Accessibility links

Breaking News

S. Sudan Warns Media After False Kiir Report

The South Sudanese government berates reporters at a news conference after a website ran a story that said President Salva Kiir had traveled abroad for medical treatment.
The South Sudanese government on Wednesday called a news conference to warn journalists not to report "nonsense" after a website erroneously reported that President Salva Kiir had traveled to South Africa for medical treatment.

At the news conference, South Sudan’s chief government spokesman, Michael Makuei Lueth, refuted a report published Sunday on the Paris-based Sudan Tribune website, which said that Kiir had traveled to South Africa for treatment when, in fact, the president had traveled to Kenya for a private visit.

Makuei said the reporter who wrote the story never called him to ask for comment about or details on the president's visit.

"The president never went to South Africa. All that was said about him is... unfounded, it’s baseless and it’s not true,” he said, warning that there would be consequences if journalists "write whatever nonsense you want to write."

Following the Sudan Tribune report, all journalists operating in the country must submit their credentials to the Information Ministry in order to get accreditation, Makuei said, adding that only trained journalists will be allowed to work in the country.
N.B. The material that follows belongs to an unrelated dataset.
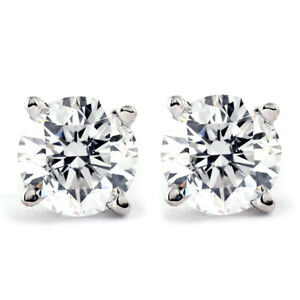 1-00-Ct-TDW-Diamond-Studs-in-10k-White-or-Yellow-Gold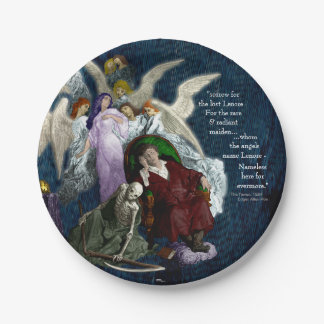 Lenore among the Angels. Paper Plate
"As of now, we will make a proper checking of all the credentials of journalists. We want qualified journalists who know and understand what journalism is so that when they write they are held responsible for whatever they do and they know the outcome of whatever they write,” he said.

Earlier this year, South Sudan became the first country to adopt a United Nations-backed initiative aimed at creating a free and safe environment for journalists and media workers.

The U.N. plan calls, among other things, for defamation to be decriminalized, for more protection for women journalists "in response to the increasing incidence of sexual harassment and rape," and adequate pay for media workers.

South Sudan ranked 124th out of 179 countries -- 13 places down from the previous ranking -- in the 2013 World Press Freedom Index compiled by Reporters Without Borders.

Veteran South Sudanese journalist Alfred Taban Logune said the decision to crack down on all journalists because of the mistake of one would harm freedom of speech in the young nation.